Data listing
>>>>

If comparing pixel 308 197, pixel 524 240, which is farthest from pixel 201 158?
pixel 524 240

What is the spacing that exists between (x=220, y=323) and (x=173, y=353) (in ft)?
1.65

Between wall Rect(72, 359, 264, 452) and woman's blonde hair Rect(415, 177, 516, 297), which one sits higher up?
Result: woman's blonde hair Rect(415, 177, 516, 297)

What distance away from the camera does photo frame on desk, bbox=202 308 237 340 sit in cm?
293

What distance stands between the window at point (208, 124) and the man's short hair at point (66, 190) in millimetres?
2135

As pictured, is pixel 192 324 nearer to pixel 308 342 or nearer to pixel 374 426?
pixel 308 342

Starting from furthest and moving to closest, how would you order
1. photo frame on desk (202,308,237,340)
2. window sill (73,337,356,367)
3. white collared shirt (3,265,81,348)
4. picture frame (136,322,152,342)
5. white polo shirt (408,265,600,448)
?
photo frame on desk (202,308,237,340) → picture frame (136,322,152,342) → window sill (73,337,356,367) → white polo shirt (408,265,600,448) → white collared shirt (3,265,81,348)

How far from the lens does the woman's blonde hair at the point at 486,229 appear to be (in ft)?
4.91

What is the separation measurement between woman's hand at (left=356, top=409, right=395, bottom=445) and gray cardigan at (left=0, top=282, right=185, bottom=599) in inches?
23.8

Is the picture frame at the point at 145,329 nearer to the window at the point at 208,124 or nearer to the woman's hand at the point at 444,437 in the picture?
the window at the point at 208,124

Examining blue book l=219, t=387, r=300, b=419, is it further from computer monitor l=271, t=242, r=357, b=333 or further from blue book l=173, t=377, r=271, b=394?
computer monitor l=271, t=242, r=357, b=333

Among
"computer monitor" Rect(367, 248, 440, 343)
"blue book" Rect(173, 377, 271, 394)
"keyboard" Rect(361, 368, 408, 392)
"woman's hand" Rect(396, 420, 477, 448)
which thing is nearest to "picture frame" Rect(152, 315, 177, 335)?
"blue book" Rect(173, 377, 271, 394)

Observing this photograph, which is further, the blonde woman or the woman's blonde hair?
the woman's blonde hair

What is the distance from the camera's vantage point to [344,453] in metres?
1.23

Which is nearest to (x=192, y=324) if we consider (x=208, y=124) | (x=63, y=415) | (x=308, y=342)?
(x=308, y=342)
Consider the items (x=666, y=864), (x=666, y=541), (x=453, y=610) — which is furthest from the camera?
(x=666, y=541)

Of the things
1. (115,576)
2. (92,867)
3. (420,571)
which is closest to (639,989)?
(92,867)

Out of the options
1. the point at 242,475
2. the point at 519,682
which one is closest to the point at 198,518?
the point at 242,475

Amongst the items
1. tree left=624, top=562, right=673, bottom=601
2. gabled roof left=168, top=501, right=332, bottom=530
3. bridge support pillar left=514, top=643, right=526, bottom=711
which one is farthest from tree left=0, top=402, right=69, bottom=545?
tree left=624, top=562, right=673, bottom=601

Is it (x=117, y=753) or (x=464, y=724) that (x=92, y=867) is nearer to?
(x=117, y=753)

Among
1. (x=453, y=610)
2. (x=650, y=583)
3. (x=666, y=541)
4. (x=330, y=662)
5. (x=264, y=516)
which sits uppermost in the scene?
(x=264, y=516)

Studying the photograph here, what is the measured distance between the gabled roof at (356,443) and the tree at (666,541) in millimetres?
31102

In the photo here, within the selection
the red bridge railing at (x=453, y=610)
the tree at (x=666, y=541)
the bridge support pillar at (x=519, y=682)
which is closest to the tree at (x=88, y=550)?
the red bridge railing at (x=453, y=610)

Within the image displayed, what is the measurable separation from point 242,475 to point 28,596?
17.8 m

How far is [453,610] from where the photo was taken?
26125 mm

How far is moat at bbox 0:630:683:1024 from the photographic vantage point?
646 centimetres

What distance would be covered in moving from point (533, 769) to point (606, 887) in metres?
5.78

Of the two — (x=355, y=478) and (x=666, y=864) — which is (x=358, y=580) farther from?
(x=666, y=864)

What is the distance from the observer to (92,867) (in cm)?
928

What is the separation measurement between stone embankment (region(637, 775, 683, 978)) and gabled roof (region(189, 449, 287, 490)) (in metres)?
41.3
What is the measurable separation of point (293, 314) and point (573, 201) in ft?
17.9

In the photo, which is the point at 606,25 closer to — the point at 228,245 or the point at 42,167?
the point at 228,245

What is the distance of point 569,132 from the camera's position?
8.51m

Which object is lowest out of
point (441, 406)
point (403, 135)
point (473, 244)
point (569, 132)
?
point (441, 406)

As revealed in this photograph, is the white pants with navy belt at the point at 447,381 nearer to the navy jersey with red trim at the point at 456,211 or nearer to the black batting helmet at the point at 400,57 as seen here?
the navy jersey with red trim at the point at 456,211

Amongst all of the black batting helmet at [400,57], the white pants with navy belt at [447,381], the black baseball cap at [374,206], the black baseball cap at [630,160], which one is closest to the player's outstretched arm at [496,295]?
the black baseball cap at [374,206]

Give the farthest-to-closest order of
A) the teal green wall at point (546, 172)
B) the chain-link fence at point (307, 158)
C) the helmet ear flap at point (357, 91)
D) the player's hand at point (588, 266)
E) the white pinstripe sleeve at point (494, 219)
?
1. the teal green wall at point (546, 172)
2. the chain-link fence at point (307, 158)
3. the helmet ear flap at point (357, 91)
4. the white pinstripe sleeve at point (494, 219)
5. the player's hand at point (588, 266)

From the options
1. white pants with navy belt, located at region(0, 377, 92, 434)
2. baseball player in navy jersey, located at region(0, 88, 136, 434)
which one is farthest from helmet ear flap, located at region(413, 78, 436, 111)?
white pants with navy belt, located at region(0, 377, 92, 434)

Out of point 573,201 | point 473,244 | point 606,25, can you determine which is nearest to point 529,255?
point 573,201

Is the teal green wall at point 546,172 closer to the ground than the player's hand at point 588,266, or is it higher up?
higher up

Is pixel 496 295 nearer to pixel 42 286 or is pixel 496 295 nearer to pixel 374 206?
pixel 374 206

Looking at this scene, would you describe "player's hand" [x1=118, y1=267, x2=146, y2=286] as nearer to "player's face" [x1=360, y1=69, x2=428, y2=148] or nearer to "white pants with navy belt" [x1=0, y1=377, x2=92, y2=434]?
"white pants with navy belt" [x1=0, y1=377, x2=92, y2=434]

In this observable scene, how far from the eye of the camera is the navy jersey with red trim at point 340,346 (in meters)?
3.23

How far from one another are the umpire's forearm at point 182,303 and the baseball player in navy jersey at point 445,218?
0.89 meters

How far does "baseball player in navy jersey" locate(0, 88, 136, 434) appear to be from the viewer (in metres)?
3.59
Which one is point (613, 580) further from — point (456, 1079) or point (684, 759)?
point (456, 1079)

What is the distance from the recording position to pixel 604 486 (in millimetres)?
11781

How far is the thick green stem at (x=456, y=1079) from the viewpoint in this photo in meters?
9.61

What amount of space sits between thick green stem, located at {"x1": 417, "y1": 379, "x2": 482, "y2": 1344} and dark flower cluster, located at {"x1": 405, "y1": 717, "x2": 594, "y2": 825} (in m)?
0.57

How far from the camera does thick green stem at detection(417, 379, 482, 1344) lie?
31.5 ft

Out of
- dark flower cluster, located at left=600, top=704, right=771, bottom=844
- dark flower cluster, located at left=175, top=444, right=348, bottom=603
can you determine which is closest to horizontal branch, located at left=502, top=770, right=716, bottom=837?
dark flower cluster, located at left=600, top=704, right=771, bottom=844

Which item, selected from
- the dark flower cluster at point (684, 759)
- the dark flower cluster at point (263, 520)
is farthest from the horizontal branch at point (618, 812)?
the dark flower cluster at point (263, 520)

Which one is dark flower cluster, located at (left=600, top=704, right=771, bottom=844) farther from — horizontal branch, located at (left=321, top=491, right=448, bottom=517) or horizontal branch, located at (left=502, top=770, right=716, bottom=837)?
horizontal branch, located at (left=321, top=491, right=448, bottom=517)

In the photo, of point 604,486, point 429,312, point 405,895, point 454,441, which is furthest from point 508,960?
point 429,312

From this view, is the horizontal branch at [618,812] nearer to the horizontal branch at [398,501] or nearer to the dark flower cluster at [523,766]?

<<<<

** Given instruction **
Return the lines of the listing word for word, from the line containing "What is the distance of" through the line containing "5. the player's hand at point (588, 266)", both of those lines included.

** Response to the task **
What is the distance of point 569,132 from the camera's position?
8.51m

Which object is lowest out of
point (441, 406)
point (403, 135)
point (473, 244)
point (569, 132)
?
point (441, 406)

As revealed in this photograph, is the white pants with navy belt at the point at 447,381 nearer to the navy jersey with red trim at the point at 456,211 or nearer to the black batting helmet at the point at 400,57 as seen here?
the navy jersey with red trim at the point at 456,211

Amongst all of the black batting helmet at [400,57], the white pants with navy belt at [447,381], the black baseball cap at [374,206], the black baseball cap at [630,160], which one is closest to the player's outstretched arm at [496,295]?
the black baseball cap at [374,206]

Give the farthest-to-closest order of
A) the teal green wall at point (546, 172)
B) the chain-link fence at point (307, 158)
C) the helmet ear flap at point (357, 91)
D) the player's hand at point (588, 266)
E) the white pinstripe sleeve at point (494, 219)
?
1. the teal green wall at point (546, 172)
2. the chain-link fence at point (307, 158)
3. the helmet ear flap at point (357, 91)
4. the white pinstripe sleeve at point (494, 219)
5. the player's hand at point (588, 266)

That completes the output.